Wednesday, November 5, 2014

Episode 19 | A turmoil of feelings




nudity and sex




And immediately I mouthed, "I love you too, Armand."

 Because it was true. Armand was my best friend, like a brother to me; he had always been my greatest supporter, and what I felt towards him was stronger than the fearful respect and the due gratefulness I had always felt towards my grandfather, who'd brought me up. Little did I remember about my parents, and what I felt towards them was a longing mingled with a curiosity of what could have been if they hadn't died when I was a child. I didn't know much about love, but what I felt towards Armand was certainly my deepest and longest experience of... love.

"Mon cher Carlo... Thank you. But maybe we are talking about different feelings here..." Armand was apparently calm, but his heavy breathing denounced otherwise. I realized he had started sweating, tiny drops glistening over his mouth and on the hair on his chest and arms, though the evening was cool. I could only guess the effort involved in such a heartfelt confession. "I can say I loved Irene too, just like you are now saying you love me." He smiled sweetly, as if kindly correcting a child's mistake. "She was a lovely girl whom I admired and respected, whose company I truly enjoyed. But it was with her brother that I fell in love with..." Armand took another deep breath. "I am in love with you, Carlo."

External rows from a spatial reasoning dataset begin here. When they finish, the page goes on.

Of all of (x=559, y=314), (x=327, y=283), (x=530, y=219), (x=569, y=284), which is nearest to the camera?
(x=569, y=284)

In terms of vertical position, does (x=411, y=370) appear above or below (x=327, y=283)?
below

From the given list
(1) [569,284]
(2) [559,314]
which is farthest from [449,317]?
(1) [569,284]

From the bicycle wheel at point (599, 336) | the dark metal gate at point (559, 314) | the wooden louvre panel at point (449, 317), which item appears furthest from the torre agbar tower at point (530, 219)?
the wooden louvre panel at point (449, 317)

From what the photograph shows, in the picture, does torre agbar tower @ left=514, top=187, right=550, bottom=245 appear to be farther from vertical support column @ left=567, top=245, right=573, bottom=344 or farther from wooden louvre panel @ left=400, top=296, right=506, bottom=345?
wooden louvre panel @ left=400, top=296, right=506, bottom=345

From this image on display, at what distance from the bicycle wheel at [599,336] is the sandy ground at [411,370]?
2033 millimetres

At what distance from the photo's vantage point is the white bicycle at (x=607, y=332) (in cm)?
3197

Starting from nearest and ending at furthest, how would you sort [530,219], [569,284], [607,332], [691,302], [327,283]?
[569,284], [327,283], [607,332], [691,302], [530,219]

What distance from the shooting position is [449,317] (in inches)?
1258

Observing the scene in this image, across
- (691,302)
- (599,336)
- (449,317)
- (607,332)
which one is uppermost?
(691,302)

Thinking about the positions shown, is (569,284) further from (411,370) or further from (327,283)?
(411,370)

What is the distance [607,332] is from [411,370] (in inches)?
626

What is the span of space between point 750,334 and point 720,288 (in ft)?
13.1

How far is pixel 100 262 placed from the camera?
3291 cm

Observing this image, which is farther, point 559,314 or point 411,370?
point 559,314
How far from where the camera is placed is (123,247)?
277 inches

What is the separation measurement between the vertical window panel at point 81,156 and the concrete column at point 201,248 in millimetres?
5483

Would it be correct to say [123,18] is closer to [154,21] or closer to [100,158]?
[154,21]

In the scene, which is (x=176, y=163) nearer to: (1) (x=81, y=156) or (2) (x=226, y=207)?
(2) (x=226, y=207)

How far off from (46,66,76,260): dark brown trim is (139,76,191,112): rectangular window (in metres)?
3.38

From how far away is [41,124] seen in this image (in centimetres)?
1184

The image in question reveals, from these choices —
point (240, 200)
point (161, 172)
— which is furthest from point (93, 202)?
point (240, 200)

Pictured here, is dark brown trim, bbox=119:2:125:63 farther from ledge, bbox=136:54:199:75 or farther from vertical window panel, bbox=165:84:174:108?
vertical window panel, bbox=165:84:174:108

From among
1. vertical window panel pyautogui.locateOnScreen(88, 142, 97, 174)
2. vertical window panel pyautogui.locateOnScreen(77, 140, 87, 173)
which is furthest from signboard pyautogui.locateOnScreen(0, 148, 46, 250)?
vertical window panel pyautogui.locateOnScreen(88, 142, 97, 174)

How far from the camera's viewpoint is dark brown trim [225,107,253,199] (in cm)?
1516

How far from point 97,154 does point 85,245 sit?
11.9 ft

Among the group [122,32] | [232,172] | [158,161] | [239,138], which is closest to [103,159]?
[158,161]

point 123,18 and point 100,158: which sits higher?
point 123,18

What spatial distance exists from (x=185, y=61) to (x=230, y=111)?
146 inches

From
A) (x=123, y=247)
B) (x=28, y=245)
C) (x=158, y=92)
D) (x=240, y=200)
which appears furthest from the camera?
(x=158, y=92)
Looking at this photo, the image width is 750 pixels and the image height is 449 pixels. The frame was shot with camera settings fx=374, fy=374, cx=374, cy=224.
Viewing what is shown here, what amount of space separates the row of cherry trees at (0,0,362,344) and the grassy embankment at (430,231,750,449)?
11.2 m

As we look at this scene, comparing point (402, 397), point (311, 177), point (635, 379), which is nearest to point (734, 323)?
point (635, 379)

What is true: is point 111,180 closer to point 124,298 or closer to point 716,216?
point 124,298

"I guess I've always been in love with you, Carlo." Armand continued in a hurry, not allowing me time to react nor respond. "It was love at first sight. It has survived my own internal struggles, my doubts, my fears. And all the rejection and guilt I have cultivated during these five years, almost six now, that we have known each other. I didn't know my feeling for you was so strong until I saw you again a few days ago, at the port! Now that I'm not burdened with my own prejudice, I could see it so distinctly... My love for you. Pure and sincere as it is, it has carried me through the years, bringing me faith and hope where there would only have been suffering and instability. But to express it clearly in words, like I'm doing now..." Armand used again his breathing technique to find the courage to continue. "Honestly, I still don't know if I am capable of doing it, or if I should be doing it, Carlo..."







"I've experienced a turmoil of feelings since you've arrived, mon ami. And I know you've been sensing it. And I'm aware it has hindered our communication..." Armand glanced at me, expectantly, like he had just before I had told him about the apparition. And I started to understand where his frustration about my 'confession' came from. "You know, I've been sitting by your side all this time, secretly wishing you were in my arms... actually, more like was in your arms..." He smiled as he blushed. "And then, over and over I've been feeling aggravated, and I reacted in ways you probably didn't quite well understand, even if I was trying to hide my frustration. Yes, there has been tension and discomfort these past few days, and I apologize for that."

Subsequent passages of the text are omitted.